[Records to process Boundary: Start]

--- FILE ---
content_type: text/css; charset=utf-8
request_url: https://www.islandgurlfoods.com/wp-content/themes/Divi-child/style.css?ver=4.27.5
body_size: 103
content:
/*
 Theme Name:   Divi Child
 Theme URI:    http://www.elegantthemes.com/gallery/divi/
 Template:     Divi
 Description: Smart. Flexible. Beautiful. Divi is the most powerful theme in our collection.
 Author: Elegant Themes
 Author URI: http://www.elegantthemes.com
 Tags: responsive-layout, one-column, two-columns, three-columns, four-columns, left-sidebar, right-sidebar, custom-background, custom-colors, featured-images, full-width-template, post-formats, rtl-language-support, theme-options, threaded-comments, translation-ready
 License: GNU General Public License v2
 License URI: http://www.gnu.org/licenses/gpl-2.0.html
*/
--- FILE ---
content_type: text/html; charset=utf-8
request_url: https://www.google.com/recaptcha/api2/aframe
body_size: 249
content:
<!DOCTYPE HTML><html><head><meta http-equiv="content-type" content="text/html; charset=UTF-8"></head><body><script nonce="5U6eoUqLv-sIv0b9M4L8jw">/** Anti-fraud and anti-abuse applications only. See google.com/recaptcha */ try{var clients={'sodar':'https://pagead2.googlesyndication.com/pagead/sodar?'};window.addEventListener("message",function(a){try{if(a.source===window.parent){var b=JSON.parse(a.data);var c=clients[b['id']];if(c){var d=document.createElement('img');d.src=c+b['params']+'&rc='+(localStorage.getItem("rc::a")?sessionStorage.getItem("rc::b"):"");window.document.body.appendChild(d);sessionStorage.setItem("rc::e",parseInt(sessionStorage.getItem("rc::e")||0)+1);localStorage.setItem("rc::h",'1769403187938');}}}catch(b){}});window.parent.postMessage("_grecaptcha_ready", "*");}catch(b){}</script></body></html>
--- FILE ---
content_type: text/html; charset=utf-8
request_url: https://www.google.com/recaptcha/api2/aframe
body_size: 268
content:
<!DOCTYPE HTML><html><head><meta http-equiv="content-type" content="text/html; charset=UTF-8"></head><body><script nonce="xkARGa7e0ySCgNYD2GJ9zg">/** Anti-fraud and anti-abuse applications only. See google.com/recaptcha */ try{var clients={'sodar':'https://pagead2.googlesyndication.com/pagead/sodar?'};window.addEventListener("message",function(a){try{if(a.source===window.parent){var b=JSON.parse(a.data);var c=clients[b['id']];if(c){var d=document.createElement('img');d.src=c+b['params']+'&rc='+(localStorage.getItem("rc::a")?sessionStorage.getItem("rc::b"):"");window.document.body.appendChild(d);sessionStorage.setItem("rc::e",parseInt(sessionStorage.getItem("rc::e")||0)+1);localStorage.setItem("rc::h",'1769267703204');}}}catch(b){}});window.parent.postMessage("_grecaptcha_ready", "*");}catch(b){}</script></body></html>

[Records to process Boundary: End]

*Work task*. Word for word, transcribe all of the entries shown above.

*Solution to the problem*.
--- FILE ---
content_type: text/css; charset=utf-8
request_url: https://www.islandgurlfoods.com/wp-content/themes/Divi-child/style.css?ver=4.27.5
body_size: 103
content:
/*
 Theme Name:   Divi Child
 Theme URI:    http://www.elegantthemes.com/gallery/divi/
 Template:     Divi
 Description: Smart. Flexible. Beautiful. Divi is the most powerful theme in our collection.
 Author: Elegant Themes
 Author URI: http://www.elegantthemes.com
 Tags: responsive-layout, one-column, two-columns, three-columns, four-columns, left-sidebar, right-sidebar, custom-background, custom-colors, featured-images, full-width-template, post-formats, rtl-language-support, theme-options, threaded-comments, translation-ready
 License: GNU General Public License v2
 License URI: http://www.gnu.org/licenses/gpl-2.0.html
*/
--- FILE ---
content_type: text/html; charset=utf-8
request_url: https://www.google.com/recaptcha/api2/aframe
body_size: 249
content:
<!DOCTYPE HTML><html><head><meta http-equiv="content-type" content="text/html; charset=UTF-8"></head><body><script nonce="5U6eoUqLv-sIv0b9M4L8jw">/** Anti-fraud and anti-abuse applications only. See google.com/recaptcha */ try{var clients={'sodar':'https://pagead2.googlesyndication.com/pagead/sodar?'};window.addEventListener("message",function(a){try{if(a.source===window.parent){var b=JSON.parse(a.data);var c=clients[b['id']];if(c){var d=document.createElement('img');d.src=c+b['params']+'&rc='+(localStorage.getItem("rc::a")?sessionStorage.getItem("rc::b"):"");window.document.body.appendChild(d);sessionStorage.setItem("rc::e",parseInt(sessionStorage.getItem("rc::e")||0)+1);localStorage.setItem("rc::h",'1769403187938');}}}catch(b){}});window.parent.postMessage("_grecaptcha_ready", "*");}catch(b){}</script></body></html>
--- FILE ---
content_type: text/html; charset=utf-8
request_url: https://www.google.com/recaptcha/api2/aframe
body_size: 268
content:
<!DOCTYPE HTML><html><head><meta http-equiv="content-type" content="text/html; charset=UTF-8"></head><body><script nonce="xkARGa7e0ySCgNYD2GJ9zg">/** Anti-fraud and anti-abuse applications only. See google.com/recaptcha */ try{var clients={'sodar':'https://pagead2.googlesyndication.com/pagead/sodar?'};window.addEventListener("message",function(a){try{if(a.source===window.parent){var b=JSON.parse(a.data);var c=clients[b['id']];if(c){var d=document.createElement('img');d.src=c+b['params']+'&rc='+(localStorage.getItem("rc::a")?sessionStorage.getItem("rc::b"):"");window.document.body.appendChild(d);sessionStorage.setItem("rc::e",parseInt(sessionStorage.getItem("rc::e")||0)+1);localStorage.setItem("rc::h",'1769267703204');}}}catch(b){}});window.parent.postMessage("_grecaptcha_ready", "*");}catch(b){}</script></body></html>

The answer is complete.